Diphthamide is a post-translational derivative of histidine in protein synthesis elongation factor-2 (eEF-2) that is present in all eukaryotes with no known normal physiological role. Five proteins Dph1-Dph5 are required for the biosynthesis of diphthamide. Chinese hamster ovary (CHO) cells mutated in the biosynthetic genes lack diphthamide and are resistant to bacterial toxins such as diphtheria toxin. We found that diphthamide-deficient cultured cells were threefold more sensitive than their parental cells towards ricin, a ribosome-inactivating protein (RIP). RIPs bind to ribosomes at the same site as eEF-2 and cleave the large ribosomal RNA, inhibiting translation and causing cell death. We hypothesized that one role of diphthamide may be to protect ribosomes, and therefore all eukaryotic life forms, from RIPs, which are widely distributed in nature.
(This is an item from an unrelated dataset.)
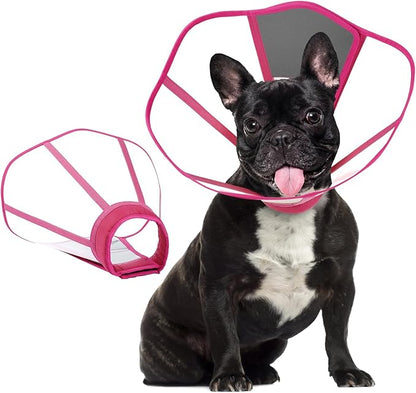 Clear Dog Cone, Elizabethan Collar for Dogs to Stop Licking, Plastic Pet E-Collar Alternative After Surgery, Adjustable Dog Recovery Cone for Wound Healing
A protective role of diphthamide against ricin was further demonstrated by complementation where dph mutant CHO cells transfected with the corresponding DPH gene acquired increased resistance to ricin in comparison with the control-transfected cells, and resembled the parental CHO cells in their response to the toxin. These data show that the presence of diphthamide in eEF-2 provides protection against ricin and suggest the hypothesis that diphthamide may have evolved to provide protection against RIPs.

Fig. 1. Diphthamide biosynthetic pathway and ADP-ribosylation

Dph1 to Dph5 are required for the biosynthesis of diphthamide. Dph1 to Dph4 are involved in the first step, the transfer of 3-amino-3-carboxypropyl to the His⁷¹⁵ (His⁶⁹⁹ in yeast) of eEF-2. Dph5 acts as methyl transferase in the next step, yielding diphthine. Amidation of diphthine is the last step of diphthamide biosynthesis. Arrowhead (N-1 of the histidine imidazole ring of diphthamide) indicates the site of ADP-ribosylation by ADP-ribosylating toxins. AdoMet, S-adenosyl methionine; Ado-S-Me, methylthioadenosine; Ado-Hcy, S-adenosylhomocysteine. In ADP-ribosyl diphthamide, A, adenine moiety; R, ribosyl moiety. The CHO cell mutants lacking corresponding functional Dph proteins used in this study are shown in parentheses.
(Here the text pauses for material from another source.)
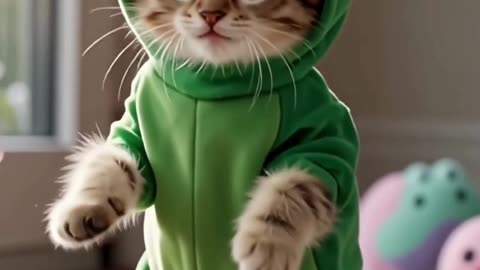 Frog-Costume Kitty Breaks Out Dance Moves 🐸💃 | Adorable Cat Short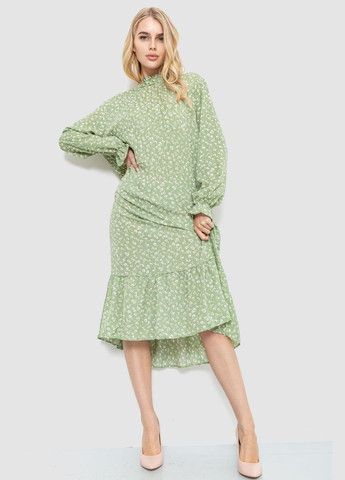 Оливковое платье свободного кроя с цветочным принтом,, 204r201 Ager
Fig. 2. Toxin sensitivity of diphthamide-deficient CHO mutant cells compared to their parental cell lines

Cells were incubated with the indicated concentrations of FP59 + 500 ng/ml PA (a, c) or with ricin (b, d) for 48 h and MTT assay was done to measure cell viability. The A₅₄₀ values obtained for cells that received no toxin were considered as 100 % and used to calculate the percent viability of other data points. Insets show western blots for in vitro ADP-ribosylation assay with the cell lysates. In the inset, top panels show ADP-ribosylated eEF-2 while the bottom panel shows the blot using antibody against the carboxy terminus of eEF-2 of human origin. − and + denote the absence or addition of FP59 respectively.
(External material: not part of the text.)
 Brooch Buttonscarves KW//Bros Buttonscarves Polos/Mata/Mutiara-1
Fig. 3. Toxin sensitivity of diphthamide-deficient CHO mutant cells complemented by transfection of the corresponding DPH genes

Cells transfected with corresponding DPH gene have been designated by adding “D” after the name of cell lines and are shown in blue, while control transfectants for same cell types have been shown by adding “C” and are shown in red. Each line is derived from an independent stable transformant cell line. Toxin sensitivities of representative individual clones were measured as in Fig. 2 for “PA + FP59” (a, c) and “ricin” (b, d, e). In panels b, d, and e the blue lines (“D” clones) are clustered to the right, indicating increased resistance to ricin. Insets show the western blot for in vitro ADP-ribosylation assays done with the cell lysates, as in Fig. 2. In the experiment of panel e, the “-C” clones are those transfected with an unrelated gene, VPS11, rather than empty vector. Also, in the experiment of panel e, both mutant and transfected cells show increased sensitivity towards ricin compared to other experiments (e.g., Fig. 2, 3b and 3d) due to use of a more potent batch of ricin, but the effect of complementation was again to increase resistance.